А неделю назад он удостоился похвалы не только Степана Степановича, но и командира полка генерал-майора Яфимовича. По какому-то странному выверту стратегической мысли командующего гвардией великого князя Владимира, успевшего отдать свой приказ до отъезда в Туркестан, кавалерийские полки гвардии отправлялись на войну не полностью, а в ослабленном четырехэскадронном составе. Чтобы как-то увеличить хотя бы огневую мощь столь слабых частей, им придали импровизированные пулеметные дивизионы, в которых предусматривалось иметь на вооружении шесть конно-вьючных пулеметов Максима. Однако, как и ожидалось, на все полки именно вьючных пулеметов не хватило, так как на складах Военного Ведомства таковых оказалось всего восемь штук. Поэтому Драгунский полк получил обычные пехотные пулеметы на громоздких колесных станках, неспособные сопровождать конницу. Вот тут-то Михаил и вспомнил неоднократно виденную гравюру маневров прусского кавалерийского полка. На ней бравые гусары атаковали противника при поддержке огня картечниц, установленных на специальные повозки. Мысль понравилась всем, включая полковое начальство. Быстро выяснилось, что простые повозки не годятся, а шестерку подрессоренных — пришлось разыскивать по всему Ляояну. Одну из недостающих таратаек привезли даже из Харбина. Для разработки установки пулемета в повозку пришлось обращаться в местные железнодорожные мастерские. Заведовавший ими инженер-путеец Вениамин Белоусов не только разработал нечто вроде салазок, но и помог организовать их производство. Пулемет на таком импровизированном станке не только легко крепился на повозке, но быстро снимался и мог вести огонь с земли.
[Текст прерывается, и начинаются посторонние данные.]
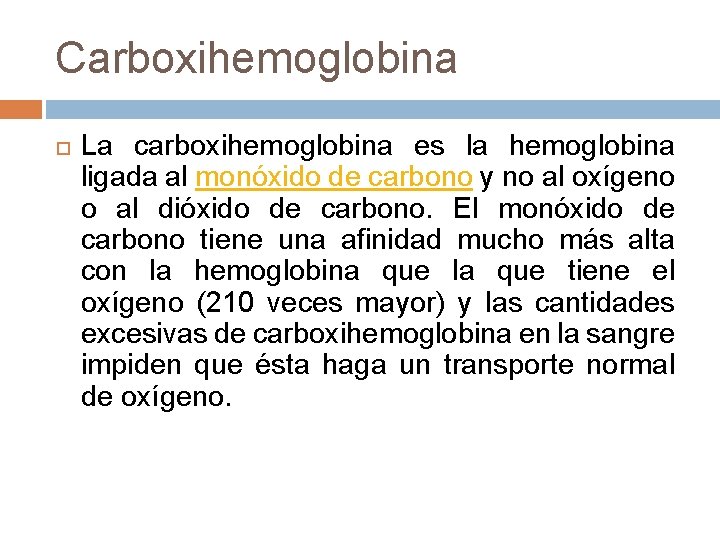 Carboxihemoglobina La carboxihemoglobina es la hemoglobina ligada al monóxido de carbono y no al Carboxihemoglobina La carboxihemoglobina es la hemoglobina ligada al monóxido de carbono y no al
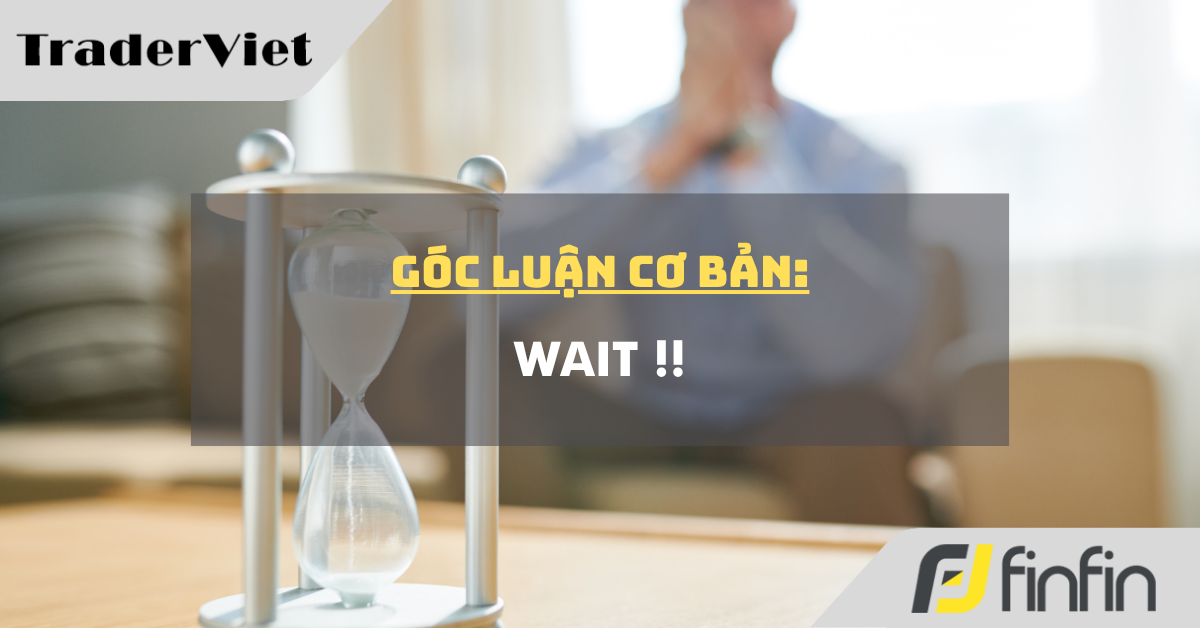 Góc luận Cơ bản 11/08: Wait !!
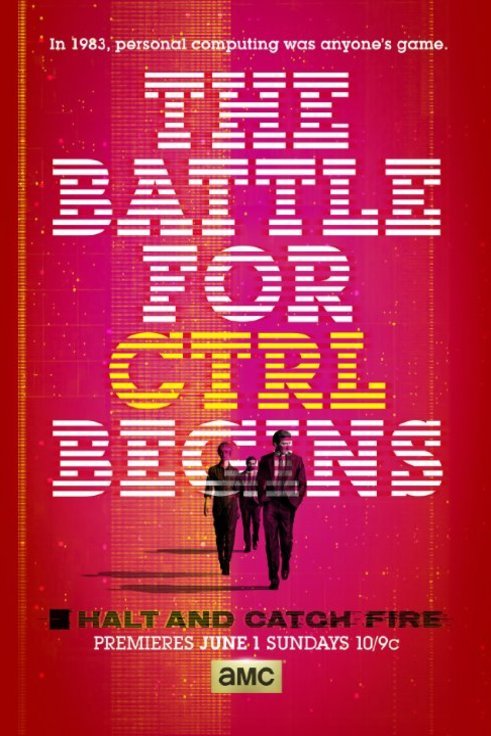 L'affiche du film Halt and Catch Fire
К удивлению Гаврилова, офицеров в конно-пулеметной команде было всего двое. Поэтому командир полка, осмотрев получившиеся «конно-пулеметные лафеты Гаврилова-Белоусова», подумал и перевел, к неудовольствию Джунковского, Михаила в команду вторым субалтерн-офицером.
— Образование у господина прапорщика хорошее, не только строем ходить умеет, но и новое выдумывает. Вот пусть и заведует своими выдумками, — объяснил свое решение генерал.
Едва Михаил успел забрать свои вещи и денщика, и устроиться в отдельной фанзе, выделенной пулеметчикам, как пришла команда на выступление.
— Не успели устроиться? — участливо спросил его штабс-ротмистр фон Сиверс, его новый командир. — Привыкайте, такова наша участь. А вещи денщику прикажите на повозку номер шесть отнести. И будьте готовы принять первый взвод, корнет Оболенский будет командовать вторым. И учтите — с нами в поход едет Его Величество, так что следите, чтобы порядок на марше образцовый!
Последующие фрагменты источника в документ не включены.